Print every line of the listing below, starting with the line that holds "United States, site archbold_FL-08." and going on through the line that holds "A: Unidentified bird (birds) (Aves).", both included, and print nothing else.

==========

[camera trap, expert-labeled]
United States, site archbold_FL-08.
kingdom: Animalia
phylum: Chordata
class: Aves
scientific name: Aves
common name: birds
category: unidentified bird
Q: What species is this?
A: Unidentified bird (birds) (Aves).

==========

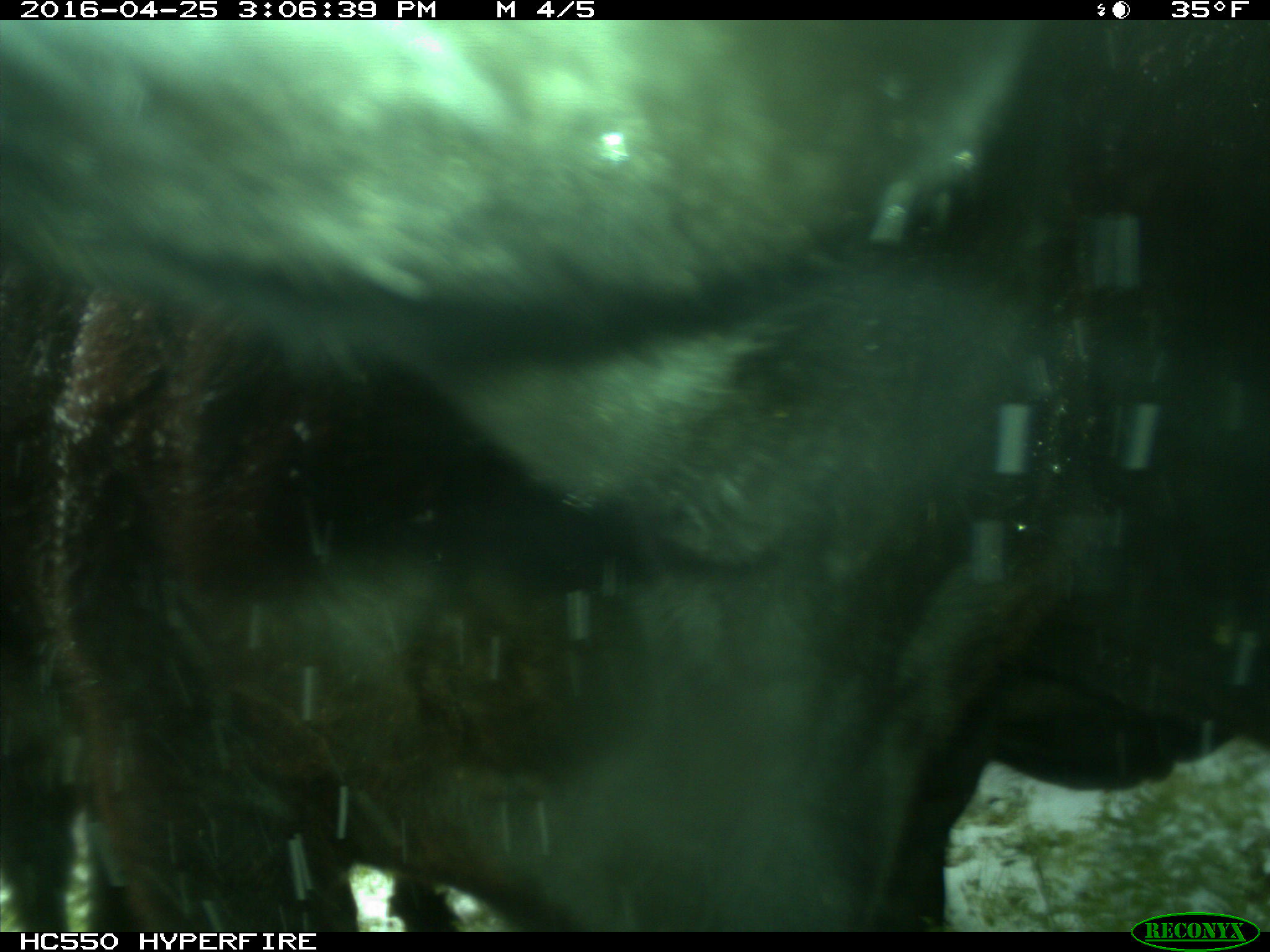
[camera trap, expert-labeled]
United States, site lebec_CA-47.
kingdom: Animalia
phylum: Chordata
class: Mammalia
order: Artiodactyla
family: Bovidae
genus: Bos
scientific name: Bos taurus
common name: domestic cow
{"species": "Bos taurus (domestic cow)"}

==========

# [RESPONSE TO THIS EXERCISE]
United States, site archbold_FL-08.
kingdom: Animalia
phylum: Chordata
class: Aves
scientific name: Aves
common name: birds
category: unidentified bird
Q: What species is this?
A: Unidentified bird (birds) (Aves).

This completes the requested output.